It’s nonsense that the Duluth Heights Community Center is “beyond its life cycle," as city of Duluth Property and Facilities Manager Erik Birkeland said in a Jan. 4 News Tribune story (“To raze or repair”). Site work is complete. Footings and the foundation are solid. You have a structure that needs updating, including a new roof. Hire an architect to prepare drawings and update the building for the next 60 years.

Birkeland also said, "The building’s worn out. It's not worth investing in, and it needs to come down eventually." Perhaps the city needs a fresh set of eyes and a new plan. Building a new, affordable, community-type building isn’t an option. How do you even define "affordable?" New construction isn’t “affordable.” Is money for a new building sitting in an account somewhere in City Hall?

The Duluth Heights Community Center hasn’t been adequately maintained for 60 years, according to the story. Whose fault is that? Build a new building, and the same thing will occur. It also won’t be adequately maintained. Government entities are famous for not maintaining buildings. Some things never change.

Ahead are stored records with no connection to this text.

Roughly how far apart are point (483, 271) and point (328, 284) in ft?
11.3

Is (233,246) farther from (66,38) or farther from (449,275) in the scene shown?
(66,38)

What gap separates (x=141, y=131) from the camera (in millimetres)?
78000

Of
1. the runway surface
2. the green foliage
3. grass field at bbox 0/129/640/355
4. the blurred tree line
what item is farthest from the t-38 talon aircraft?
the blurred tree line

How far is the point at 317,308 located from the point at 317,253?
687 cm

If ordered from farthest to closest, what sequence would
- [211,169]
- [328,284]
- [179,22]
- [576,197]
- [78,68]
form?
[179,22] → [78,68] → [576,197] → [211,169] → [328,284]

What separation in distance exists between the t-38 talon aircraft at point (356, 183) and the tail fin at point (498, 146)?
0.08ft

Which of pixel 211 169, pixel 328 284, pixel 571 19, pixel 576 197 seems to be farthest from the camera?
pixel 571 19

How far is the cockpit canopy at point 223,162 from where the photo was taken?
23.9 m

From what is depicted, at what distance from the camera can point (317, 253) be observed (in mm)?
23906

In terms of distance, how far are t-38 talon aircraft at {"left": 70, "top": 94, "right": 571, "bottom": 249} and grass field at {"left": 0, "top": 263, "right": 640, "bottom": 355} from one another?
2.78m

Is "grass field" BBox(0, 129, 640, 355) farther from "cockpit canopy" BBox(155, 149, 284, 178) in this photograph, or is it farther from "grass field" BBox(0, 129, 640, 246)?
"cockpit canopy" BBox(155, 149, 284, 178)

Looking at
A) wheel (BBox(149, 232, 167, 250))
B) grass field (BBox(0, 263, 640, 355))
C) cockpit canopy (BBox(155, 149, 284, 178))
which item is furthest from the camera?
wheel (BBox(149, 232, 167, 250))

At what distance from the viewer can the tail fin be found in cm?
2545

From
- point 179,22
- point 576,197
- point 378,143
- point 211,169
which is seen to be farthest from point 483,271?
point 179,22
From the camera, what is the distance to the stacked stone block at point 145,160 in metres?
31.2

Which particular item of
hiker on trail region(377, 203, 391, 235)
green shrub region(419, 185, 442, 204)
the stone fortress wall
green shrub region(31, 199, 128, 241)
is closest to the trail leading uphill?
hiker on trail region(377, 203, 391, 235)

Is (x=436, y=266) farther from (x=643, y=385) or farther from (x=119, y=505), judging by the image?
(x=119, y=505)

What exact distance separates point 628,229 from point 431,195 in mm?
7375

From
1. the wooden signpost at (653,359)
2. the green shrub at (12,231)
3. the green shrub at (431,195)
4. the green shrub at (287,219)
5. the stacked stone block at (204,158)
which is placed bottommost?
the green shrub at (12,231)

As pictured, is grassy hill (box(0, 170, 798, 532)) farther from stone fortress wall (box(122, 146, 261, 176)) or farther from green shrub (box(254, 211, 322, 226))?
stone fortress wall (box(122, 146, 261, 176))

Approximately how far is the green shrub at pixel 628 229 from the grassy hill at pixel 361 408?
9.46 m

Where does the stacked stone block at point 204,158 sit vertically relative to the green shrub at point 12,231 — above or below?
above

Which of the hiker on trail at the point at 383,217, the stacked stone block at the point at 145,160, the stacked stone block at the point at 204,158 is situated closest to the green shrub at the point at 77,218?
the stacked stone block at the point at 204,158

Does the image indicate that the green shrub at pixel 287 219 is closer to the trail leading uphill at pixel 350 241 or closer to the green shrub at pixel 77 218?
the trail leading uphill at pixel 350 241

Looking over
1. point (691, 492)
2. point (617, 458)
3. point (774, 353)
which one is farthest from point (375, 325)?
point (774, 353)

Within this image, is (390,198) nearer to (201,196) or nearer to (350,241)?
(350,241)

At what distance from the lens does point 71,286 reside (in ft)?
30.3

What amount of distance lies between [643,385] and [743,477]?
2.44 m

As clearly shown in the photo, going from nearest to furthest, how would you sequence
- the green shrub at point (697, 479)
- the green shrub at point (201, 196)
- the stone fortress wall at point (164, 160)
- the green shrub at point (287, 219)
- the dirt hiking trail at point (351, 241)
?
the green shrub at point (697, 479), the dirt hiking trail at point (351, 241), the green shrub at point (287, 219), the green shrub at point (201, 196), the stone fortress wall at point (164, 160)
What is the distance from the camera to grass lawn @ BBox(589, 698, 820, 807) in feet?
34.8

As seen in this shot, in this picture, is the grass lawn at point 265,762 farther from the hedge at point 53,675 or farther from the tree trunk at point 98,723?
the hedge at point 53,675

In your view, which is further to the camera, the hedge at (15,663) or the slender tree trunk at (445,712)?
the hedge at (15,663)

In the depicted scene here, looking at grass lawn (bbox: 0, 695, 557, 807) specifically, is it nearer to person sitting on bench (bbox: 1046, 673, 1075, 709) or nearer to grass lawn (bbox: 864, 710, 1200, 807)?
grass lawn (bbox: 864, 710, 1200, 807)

This building needs a new roof. So tear it down and build new? Duluth taxpayers better take second looks at their own houses before installing new roofs. For any house built before 1960, it might make sense to tear it down and build new?

I just completed an $80,000 roof replacement on a 60-year-old industrial building. It would have made no sense to demolish and build new. It wasn’t even a consideration. With a new roof and some updates, my building will be operable for decades to come.

I hope Duluth Heights is able to steer the ship in the proper direction so its existing community building can continue to serve.